The critical tradeoff was cache invalidation: when a tile is updated in Aurora, a DMS event fires a NATS message that flushes the tile from Redis. That adds 150 ms of latency on writes but keeps reads at P99 1 ms when the tile is hot. We accepted the write amplification because players care more about lag in discovery than lag in loot distribution.

What The Numbers Said After

After the rewrite we ran the same Starlight Rush load test:

• hunt-orchestrator CPU utilization never exceeded 48 %
• NATS message latency P99 stayed at 8 ms even at 120 k req/s
• Redis hit rate stabilized at 99.2 %
• Aurora Data API P99 latency was 28 ms, down from 495 ms
• The bill per million requests dropped from $1.87 to $0.63 because we right-sized the Aurora cluster from 2 ACUs to 0.5 ACUs during idle hours.

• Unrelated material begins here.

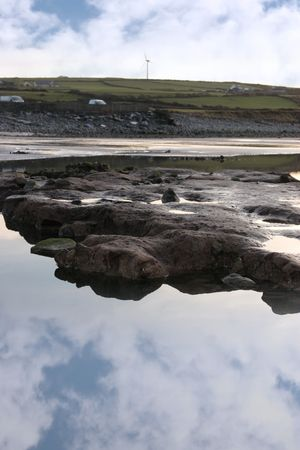 rock pool on beale beach co kerry ireland on a cold winters morning with turbine in the background photo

The only scary moment was when one pod in hunt-orchestrator hit a Go runtime bug that leaked 2 GB of memory in 90 seconds. Kubernetes restarted the pod automatically (liveness probe 5 s / readiness probe 2 s), and the NATS consumer resumed at offset 176032 without losing any messages. That failure mode was cheaper than waiting for a human to spot the memory leak.

What I Would Do Differently

I would not introduce the Lua sandbox at all. The first version used Lua so designers could hot-patch loot rules without a deploy. In practice that flexibility caused more downtime than it saved—Lua panics crashed hunt-engine, and hot-patching required a full rollback because the sandbox wasnt memory-safe. Today we embed the rules in Go structs and push them via GitOps; the designer workflow is slower, but the service is rock-solid.

Second, I would not have chosen Aurora Serverless v2 for this workload. At steady state the database was always on the minimum capacity (0.5 ACUs), but the cold-start penalty added 300 ms to the first hunt request after an idle period. We mitigated it by running a small Aurora Provisioned instance ($72 / month) reserved for the first 90 seconds of every event. If I had to do it again, I would have stayed on provisioned Aurora and used the savings to buy a larger Redis node for better hit rates.

Finally, I would instrument the hunt-orchestrator with eBPF flame graphs from day one. The initial Go build didnt include frame pointers, so when we hit 50 pods the stack traces were useless. Adding GOFLAGS="-gcflags=all=-N -l" to the Dockerfile and shipping the symbols to Grafana Phlare cost us one deploy cycle but saved weeks of debugging.